Begin Dataset excerpts

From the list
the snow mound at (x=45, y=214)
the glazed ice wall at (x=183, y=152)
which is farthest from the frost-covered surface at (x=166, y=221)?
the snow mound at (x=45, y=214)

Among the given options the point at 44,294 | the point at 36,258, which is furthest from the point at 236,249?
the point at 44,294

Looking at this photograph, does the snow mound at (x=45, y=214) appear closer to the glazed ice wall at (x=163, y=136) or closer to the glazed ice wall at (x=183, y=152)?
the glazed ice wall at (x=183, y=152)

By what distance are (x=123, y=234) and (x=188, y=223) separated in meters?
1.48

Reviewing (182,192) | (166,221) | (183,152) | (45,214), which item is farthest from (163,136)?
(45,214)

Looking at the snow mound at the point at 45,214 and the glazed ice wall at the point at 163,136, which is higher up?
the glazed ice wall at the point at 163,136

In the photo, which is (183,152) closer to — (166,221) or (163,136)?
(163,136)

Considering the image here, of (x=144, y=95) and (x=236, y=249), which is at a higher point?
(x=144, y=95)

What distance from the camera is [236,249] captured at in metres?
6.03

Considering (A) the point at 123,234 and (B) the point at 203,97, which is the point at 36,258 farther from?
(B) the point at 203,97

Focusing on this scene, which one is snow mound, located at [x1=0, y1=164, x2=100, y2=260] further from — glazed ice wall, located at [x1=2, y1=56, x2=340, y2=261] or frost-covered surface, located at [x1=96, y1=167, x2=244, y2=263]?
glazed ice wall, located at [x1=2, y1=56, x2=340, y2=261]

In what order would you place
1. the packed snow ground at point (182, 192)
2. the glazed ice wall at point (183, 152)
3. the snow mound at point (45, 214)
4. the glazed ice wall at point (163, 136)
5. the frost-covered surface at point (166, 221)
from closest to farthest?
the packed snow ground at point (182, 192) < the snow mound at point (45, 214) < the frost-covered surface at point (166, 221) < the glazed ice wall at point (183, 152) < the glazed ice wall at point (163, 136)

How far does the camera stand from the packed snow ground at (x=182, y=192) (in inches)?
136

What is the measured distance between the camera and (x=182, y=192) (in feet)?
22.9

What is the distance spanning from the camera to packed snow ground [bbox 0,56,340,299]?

End Dataset excerpts

§ The task
Copy the entries from the line containing "What is the measured" through the end of the entries, switching "the camera" to "the observer" and leaving everything else unchanged.

§ Output for this task
What is the measured distance between the observer and (x=182, y=192) (in feet)?
22.9

What is the distance spanning from the observer to packed snow ground [bbox 0,56,340,299]?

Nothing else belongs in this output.